Supplied records:

--------

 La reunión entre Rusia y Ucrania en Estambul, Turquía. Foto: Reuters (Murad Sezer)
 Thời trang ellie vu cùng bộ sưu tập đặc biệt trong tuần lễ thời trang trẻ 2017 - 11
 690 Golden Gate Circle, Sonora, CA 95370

--------

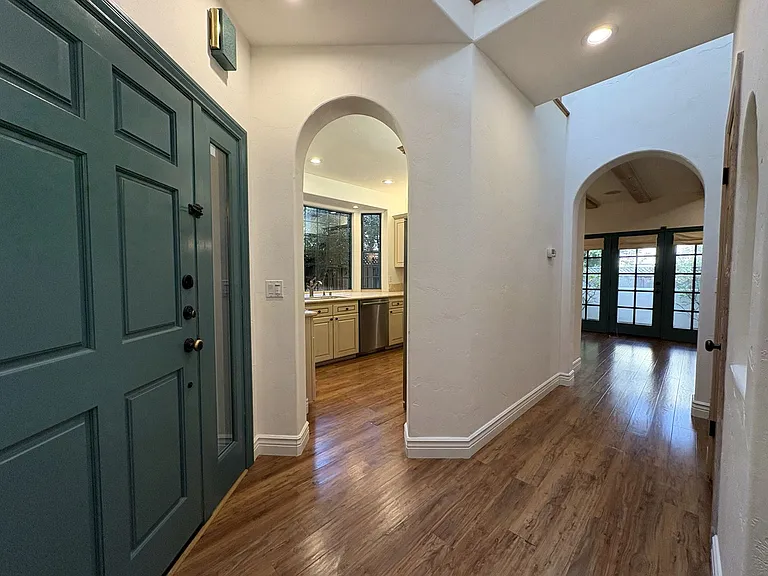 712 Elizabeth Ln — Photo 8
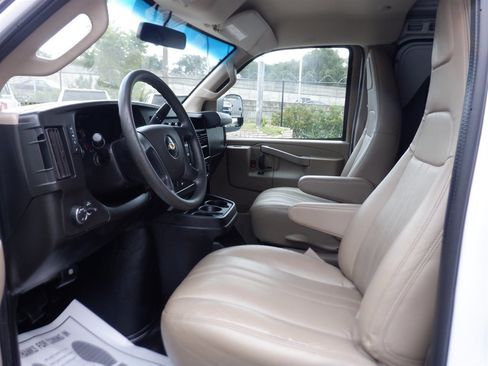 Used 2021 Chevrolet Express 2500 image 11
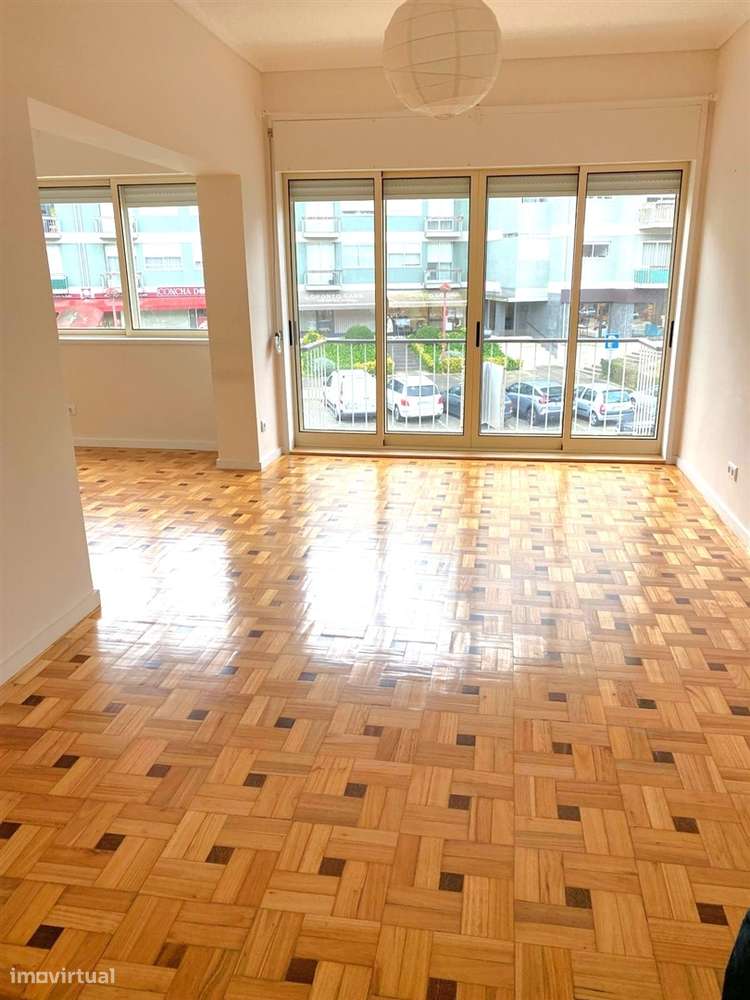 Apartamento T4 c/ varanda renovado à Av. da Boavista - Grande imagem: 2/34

--------

Within the data above, the span starting at the line containing "La reunión entre" and ending at the line containing "690 Golden Gate Circle, Sonora, CA 95370" is to be retyped exactly, with no other lines.

 La reunión entre Rusia y Ucrania en Estambul, Turquía. Foto: Reuters (Murad Sezer)
 Thời trang ellie vu cùng bộ sưu tập đặc biệt trong tuần lễ thời trang trẻ 2017 - 11
 690 Golden Gate Circle, Sonora, CA 95370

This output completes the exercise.